Scheers NJ, et al. – The authors assess whether clutter (comforters, blankets, pillows, toys) caused bumper deaths and provide an analysis of bumper–related incidents/injuries and their causal mechanisms. The effectiveness of public health recommendations, industry voluntary standard requirements, and the benefits of crib bumper use were not supported by the data.

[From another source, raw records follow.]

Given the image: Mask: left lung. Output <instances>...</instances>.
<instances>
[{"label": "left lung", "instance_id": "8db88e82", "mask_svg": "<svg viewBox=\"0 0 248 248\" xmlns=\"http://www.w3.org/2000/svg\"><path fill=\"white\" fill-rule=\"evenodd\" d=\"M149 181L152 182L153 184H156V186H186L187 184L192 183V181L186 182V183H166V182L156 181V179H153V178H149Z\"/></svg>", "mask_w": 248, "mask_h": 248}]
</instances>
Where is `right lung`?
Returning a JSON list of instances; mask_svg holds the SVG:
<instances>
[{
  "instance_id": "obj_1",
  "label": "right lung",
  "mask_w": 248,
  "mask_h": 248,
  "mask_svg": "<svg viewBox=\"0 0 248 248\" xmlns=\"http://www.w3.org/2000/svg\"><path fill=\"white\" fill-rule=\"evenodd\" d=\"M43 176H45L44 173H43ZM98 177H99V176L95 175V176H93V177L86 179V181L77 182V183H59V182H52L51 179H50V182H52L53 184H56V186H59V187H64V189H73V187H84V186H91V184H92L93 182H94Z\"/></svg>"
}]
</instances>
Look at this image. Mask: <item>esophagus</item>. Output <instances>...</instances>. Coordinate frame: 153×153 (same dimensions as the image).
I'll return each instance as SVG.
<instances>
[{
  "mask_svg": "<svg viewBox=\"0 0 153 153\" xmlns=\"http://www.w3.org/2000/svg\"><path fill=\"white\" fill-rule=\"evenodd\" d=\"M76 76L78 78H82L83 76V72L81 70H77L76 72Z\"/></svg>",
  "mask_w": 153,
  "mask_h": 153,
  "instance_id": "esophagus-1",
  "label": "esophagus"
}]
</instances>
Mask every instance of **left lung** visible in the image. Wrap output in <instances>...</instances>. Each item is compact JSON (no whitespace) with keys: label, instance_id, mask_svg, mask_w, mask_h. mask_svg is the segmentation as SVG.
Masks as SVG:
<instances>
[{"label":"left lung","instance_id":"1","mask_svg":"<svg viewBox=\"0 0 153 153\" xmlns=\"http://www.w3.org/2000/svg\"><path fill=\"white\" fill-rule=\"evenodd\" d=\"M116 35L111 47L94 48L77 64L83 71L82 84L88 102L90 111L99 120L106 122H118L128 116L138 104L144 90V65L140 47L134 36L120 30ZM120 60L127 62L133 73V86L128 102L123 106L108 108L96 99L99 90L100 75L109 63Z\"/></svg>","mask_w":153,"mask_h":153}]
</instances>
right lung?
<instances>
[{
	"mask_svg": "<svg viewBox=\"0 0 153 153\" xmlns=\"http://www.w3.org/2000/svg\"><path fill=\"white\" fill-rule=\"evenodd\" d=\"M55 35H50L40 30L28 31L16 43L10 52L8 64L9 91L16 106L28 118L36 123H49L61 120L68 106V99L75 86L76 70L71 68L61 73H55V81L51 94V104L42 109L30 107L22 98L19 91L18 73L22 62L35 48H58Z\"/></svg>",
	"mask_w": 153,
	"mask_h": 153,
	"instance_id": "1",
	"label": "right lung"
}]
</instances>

Study limitations include an undercount of CPSC–reported deaths, lack of denominator information, and voluntary incident reports.
Methods
- Bumper–related deaths (January 1, 1985, to October 31, 2012) and incidents/injuries (January 1, 1990, to October 31, 2012) were identified from the US Consumer Product Safety Commission (CPSC) databases and classified by mechanism.
- Statistical analyses include mean age, 95% CIs, X2 test for trend, and ANOVA with a paired–comparisons information–criterion post hoc test for age differences among injury mechanisms.
Results
- There were 3 times more bumper deaths reported in the last 7 years than the 3 previous time periods (X2(3) = 13.5, P ≤ .01).
- This could be attributable to increased reporting by the states, diagnostic shift, or both, or possibly a true increase in deaths.
- Bumpers caused 48 suffocations, 67% by a bumper alone, not clutter, and 33% by wedgings between a bumper and another object.
- The number of CPSC–reported deaths was compared with those from the National Center for the Review and Prevention of Child Deaths, 2008–2011; the latter reported substantially more deaths than CPSC, increasing the total to 77 deaths.
- Injury mechanisms showed significant differences by age (F4,120 = 3.2, P < .001) and were caused by design, construction, and quality control problems.
- Eleven injuries were apparent life–threatening events.